Supplied text:

After emerging from the grave for countless films, comics and unofficial spinoff novels, Bram Stoker's immortal vampire has been resurrected officially for a new follow-up novel and movie.
Dacre Stoker, great-grandnephew of famed gothic novelist
Bram Stoker (below right), and screenwriter
Ian Holt, are banking several million dollars for the North American-English publishing rights of
The Un-Dead, their authorized sequel to the elder Stoker's horror classic
Dracula.
While Dutton U.S. and Harper U.K. signed a single novel deal, Penguin-Canada signed up for two additional sequels.

"I was thrilled by this page-turning story and loved spending time with those great characters," said Penguin-Canada senior editor
Laura Shin. "Stoker and Holt did a fantastic job melding the old with the new, and I found the work to be a virtually seamless continuation of the original. The story has all the hallmarks of a historical novel, but with a modern sensibility that gives it wide-spread appeal."

Data segment:
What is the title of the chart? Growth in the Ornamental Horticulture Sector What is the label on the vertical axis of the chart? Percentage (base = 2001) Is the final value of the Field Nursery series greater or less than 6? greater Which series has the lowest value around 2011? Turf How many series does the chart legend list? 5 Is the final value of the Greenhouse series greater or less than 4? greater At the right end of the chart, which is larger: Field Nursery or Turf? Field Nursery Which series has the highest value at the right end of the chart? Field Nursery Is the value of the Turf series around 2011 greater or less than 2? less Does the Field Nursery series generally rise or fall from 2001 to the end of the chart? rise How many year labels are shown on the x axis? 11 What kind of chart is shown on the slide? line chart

What you are asked to do:
In two sentences, what does the text about the authorized Dracula sequel report?

Answer to this exercise:
Dacre Stoker, great-grandnephew of Bram Stoker, and screenwriter Ian Holt are banking several million dollars for the North American-English publishing rights to The Un-Dead, their authorized sequel to Dracula, with Dutton U.S. and Harper U.K. signing a single-novel deal and Penguin-Canada signing up for two additional sequels. Penguin-Canada senior editor Laura Shin called it a page-turning story and a virtually seamless continuation of the original that melds the old with the new.